### TEKS YANG DITAMPILKAN
-*-*-

Friday, November 30, 2007

Go Round Captain!

7 Maret 2007, pukul 06.00 WIB. Matari baru saja beranjak dari timur. Sebanyak 126 orang penumpang bergegas memasuki perut pesawat Boeing 737-400 berstempel Garuda Indonesia, bernomor penerbangan GA 200. Tujuh orang awaknya sudah bersedia mengantarkan penumpang dari Bandara Soekarno Hatta Jakarta, menuju Bandara Adi Sucipto Yogyakarta.

Sebagian penumpang adalah tokoh-tokoh masyarakat. Diantaranya adalah Ketua Muhammadiyah Dien Syamsuddin, Kriminolog Adrianus Meliala, juru bicara Kedutaan Besar Australia Elizabeth O’Neill dan mantan Rektor Universitas Gadjah Mada (UGM) Prof Dr Koesnadi Harjosoemantri.

-*-*-

### PETUNJUK TUGAS
Lanjutkan teks tentang penerbangan Garuda GA 200 di atas, dimulai tepat setelah kalimat terakhirnya.

### MATERI SUMBER
-*-*-

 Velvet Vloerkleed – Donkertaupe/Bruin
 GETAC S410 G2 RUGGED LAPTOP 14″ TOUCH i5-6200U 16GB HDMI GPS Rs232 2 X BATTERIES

-*-*-

### JAWABAN TUGAS
Angkasa biru dan awan berarak seadanya. Pertanda langit sedang bersahabat. Pilot yang bertugas kala itu adalah Marwoto Komar, pilot senior yang telah 20 tahun mengabdi pada Garuda Indonesia. Semua terlihat baik-baik saja. Siapa sangka, satu jam kemudian, malaikat maut sudah menanti.

Penerbangan tidak mengalami hambatan yang berarti, hingga saat pendaratan tiba. Berdasarkan analisa yang dikumpulkan dari KNKT dan Kepolisian, pengamat penerbangan Captain Pilot Rendy Sasmita Adji Wibowo mengatakan, pesawat yang dikemudikan Marwoto ini terlalu cepat mengarah pada landasan.

“Pesawat GA 200 terbangnya masih terlalu tinggi. Waktu turun seharusnya dia mengikuti sudut tertentu, namun dia melewatinya. Seharusnya ketinggian di bawah 10.000 kaki dan kecepatannya 250 knot, tetapi dia 60 persen lebih dari itu,” kata Rendy kepada Jurnal Nasional beberapa waktu lalu.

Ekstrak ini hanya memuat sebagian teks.